Well, now we know the culprit behind the mass murders in Orlando, Sunday morning. It was the Obama administration’s “political correctness.” At least that was what was responsible, according to an NRA spokesperson, Donald Trump, and Ted Cruz, to name just three GOP leaders who propagated this hogwash.

None of these folks explained exactly how political correctness accounted for the shooting, but we can presume they think the FBI interviewed the killer and decided not to detain him under orders from the president, because Obama is afraid to offend Muslims and refuses to say the magic words “radical islamic terrorism.” Something like that. It couldn’t have been that the FBI made a mistake or was incompetent or that our gun laws are ineffective. Nope, political correctness is now a mass murderer.

Trump went on a Twitter rampage within hours of the shooting, congratulating himself for being “right” about Muslims.
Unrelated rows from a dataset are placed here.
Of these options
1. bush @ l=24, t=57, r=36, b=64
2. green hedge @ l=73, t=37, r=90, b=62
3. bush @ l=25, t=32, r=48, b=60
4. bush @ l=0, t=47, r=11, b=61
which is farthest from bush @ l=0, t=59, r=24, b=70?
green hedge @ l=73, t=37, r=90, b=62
He then said we need to prevent immigration from any country with a “history of terrorism,” and doubled down by intimating that Obama himself had “something going on” when it came to Muslims.

The president initially responded to the tragedy by saying the murders appeared to be an act of domestic terrorism but that he would wait to make a judgment until all the facts were in. What a politically correct wuss.

Then, oops, we discovered that Omar Mateen, like Trump, was born in Queens. A day later, we found out that the killer, a Muslim, was quite likely gay and had frequented the Orlando club for years. Then we learned from former co-workers that he was a racist and was considered “unstable and unhinged.”

The GOP has shown itself to be anti-gay rights, anti-Hispanic, and anti-Muslim. So when a Muslim kills gays on “Latin Night,” it’s a real quandary. And when the Muslim murderer of all those Hispanic gay folks is apparently a self-loathing gay man himself, it gets even more complicated.

But look, political correctness didn’t kill 50 people in Orlando. Political “incorrectness” did, namely, the in-bred culture of demonizing and dehumanizing LGBT Americans that is propagated every year in legislation passed by the Tennessee General Assembly and other GOP-controlled legislatures around the country — laws that institutionalize discrimination and fear of gay people.

And it’s also the politically incorrect culture of ignorance and hatred spread in the name of Jesus and Allah by so many backward-thinking churches and “men of God.” It’s a culture that shames people into suppressing their true sexuality and gender identity, a shame that separates gays from their families and friends, causing feelings of guilt and hopelessness that can lead to suicide — or, in Mateen’s case, to rage and murder.

Governor Bill Haslam, Speaker Beth Harwell, and other GOP state and national leaders offered “hopes and prayers” and held “moments of silence” to honor the victims — the same victims they helped create with their backward and hateful laws. In Tennessee, for example, a gay person who sought grief counseling in the wake of the Orlando shooting could be turned down by anyone whose “sincerely held beliefs” compelled them to refuse to help.

It’s sad and twisted, and it can’t be fixed with a wall or tougher immigration laws or tighter gun laws. It can only be fixed by more of us working to accept and understand our differences, instead of politicizing and institutionalizing them.